### WHAT THE TASK ASKS
Below are some entries. Copy each line in them that holds "site".
[[ ENTRIES PROVIDED, beginning ]]
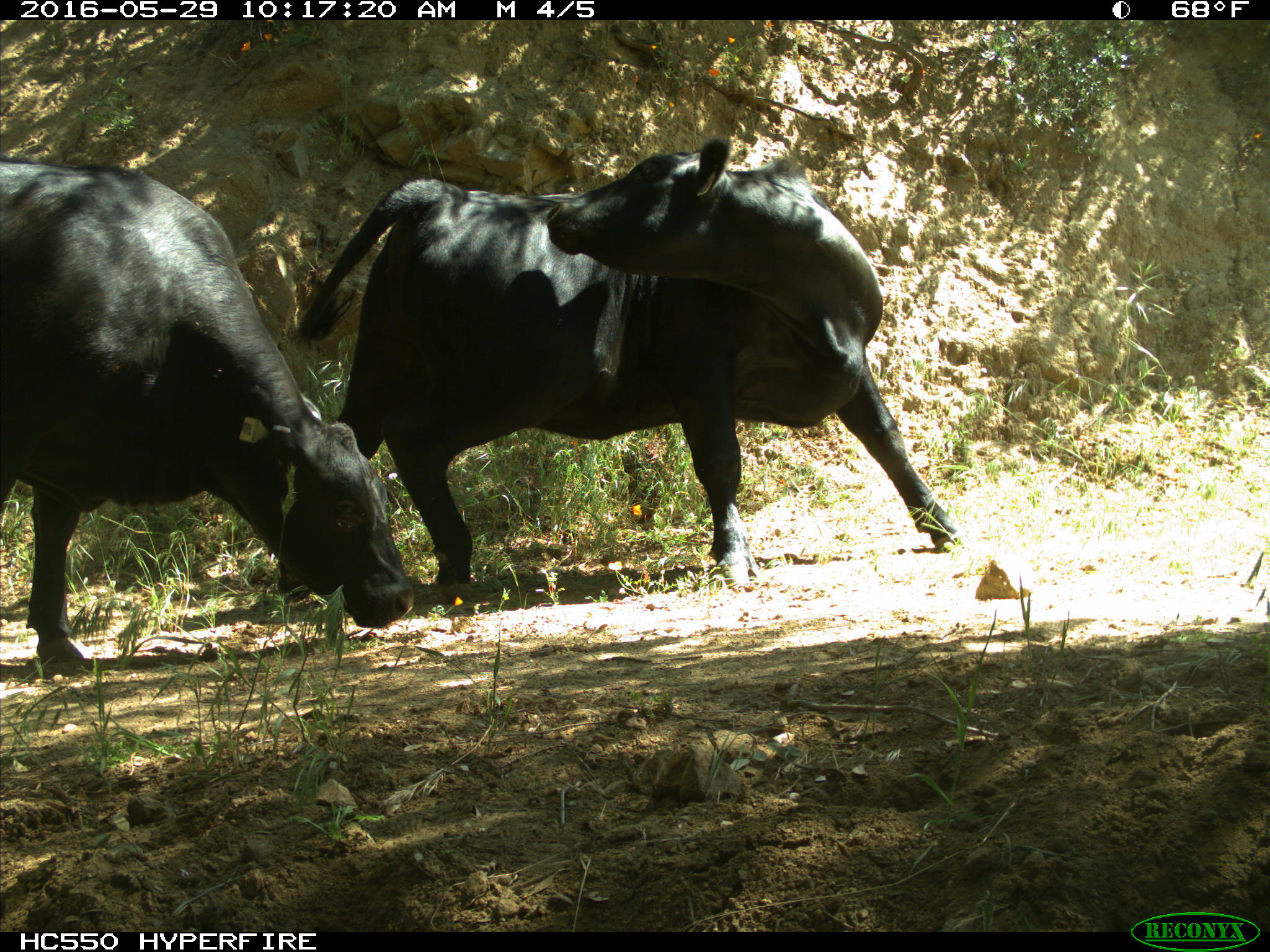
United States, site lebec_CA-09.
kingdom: Animalia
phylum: Chordata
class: Mammalia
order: Artiodactyla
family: Bovidae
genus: Bos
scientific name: Bos taurus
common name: domestic cow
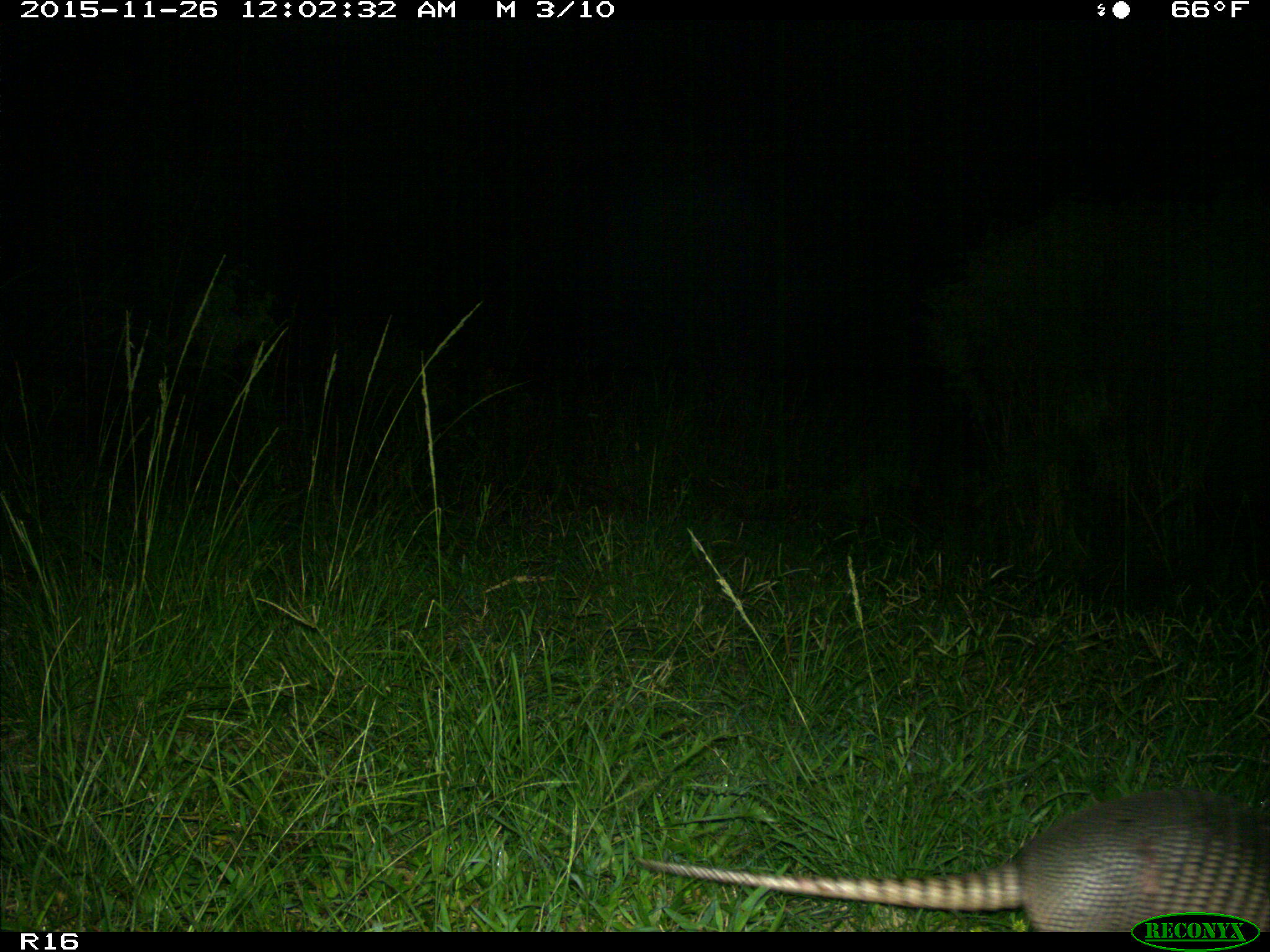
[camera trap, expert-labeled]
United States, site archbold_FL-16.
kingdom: Animalia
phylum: Chordata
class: Mammalia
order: Cingulata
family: Dasypodidae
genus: Dasypus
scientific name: Dasypus novemcinctus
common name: nine-banded armadillo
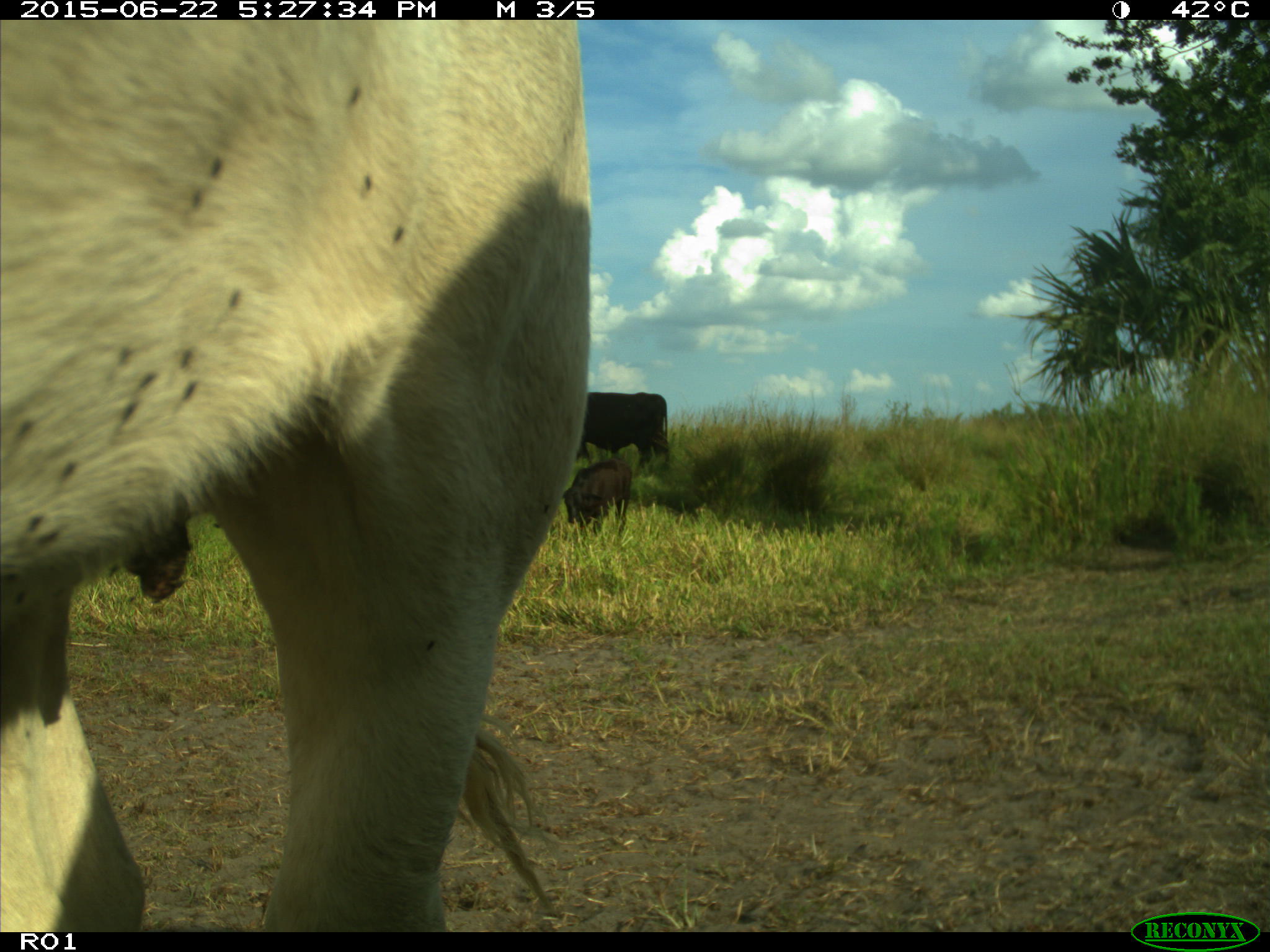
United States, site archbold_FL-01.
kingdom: Animalia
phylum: Chordata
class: Mammalia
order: Artiodactyla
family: Bovidae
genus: Bos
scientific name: Bos taurus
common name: domestic cow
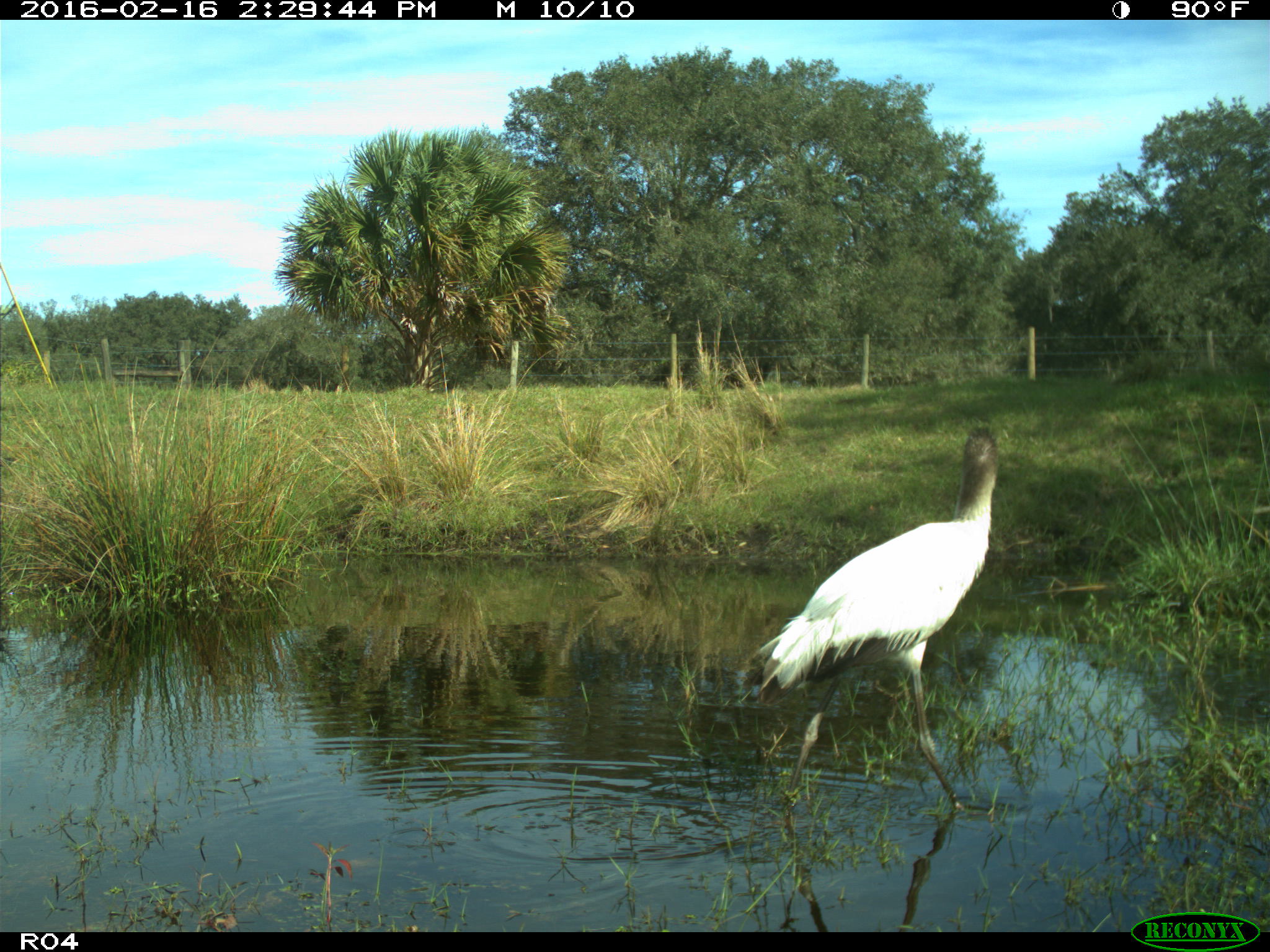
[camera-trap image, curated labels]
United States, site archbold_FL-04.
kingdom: Animalia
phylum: Chordata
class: Aves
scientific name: Aves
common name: birds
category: unidentified bird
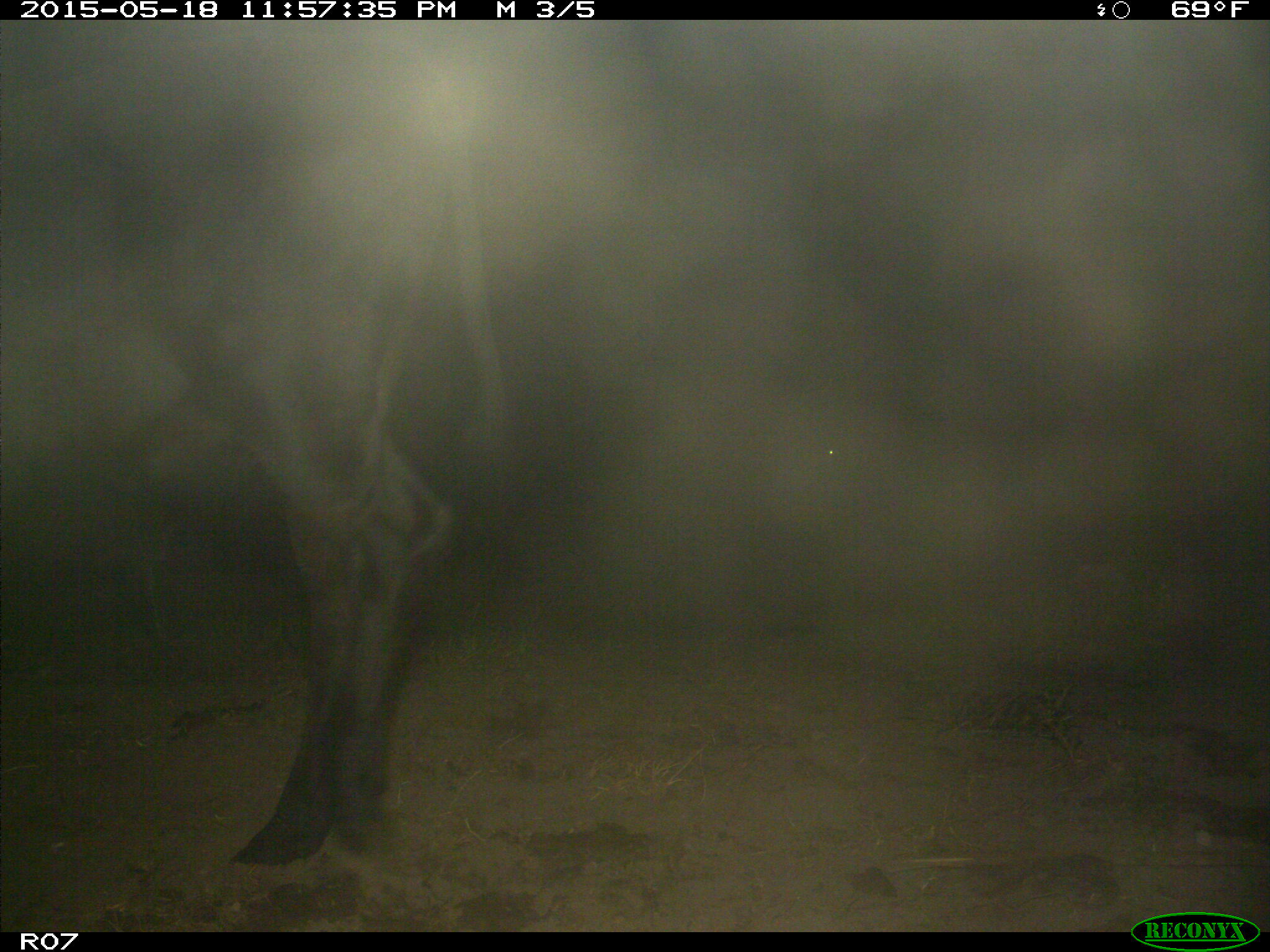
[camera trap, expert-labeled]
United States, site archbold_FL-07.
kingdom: Animalia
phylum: Chordata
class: Mammalia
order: Artiodactyla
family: Bovidae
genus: Bos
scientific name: Bos taurus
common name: domestic cow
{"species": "Bos taurus (domestic cow)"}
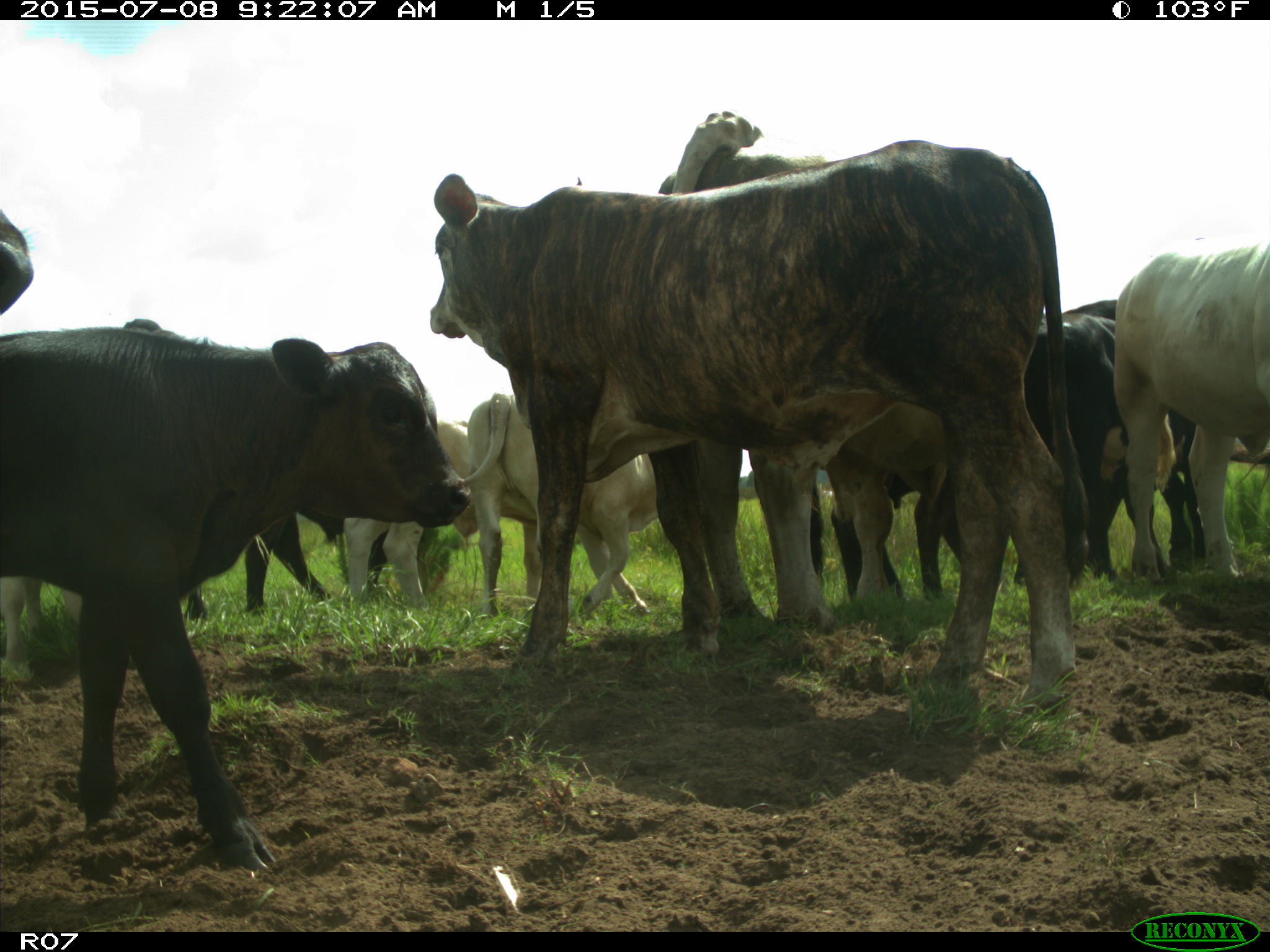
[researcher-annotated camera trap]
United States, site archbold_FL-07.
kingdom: Animalia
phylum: Chordata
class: Mammalia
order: Artiodactyla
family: Bovidae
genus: Bos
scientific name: Bos taurus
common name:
[[ ENTRIES PROVIDED, end ]]
### WRITTEN RESPONSE
United States, site lebec_CA-09.
United States, site archbold_FL-16.
United States, site archbold_FL-01.
United States, site archbold_FL-04.
United States, site archbold_FL-07.
United States, site archbold_FL-07.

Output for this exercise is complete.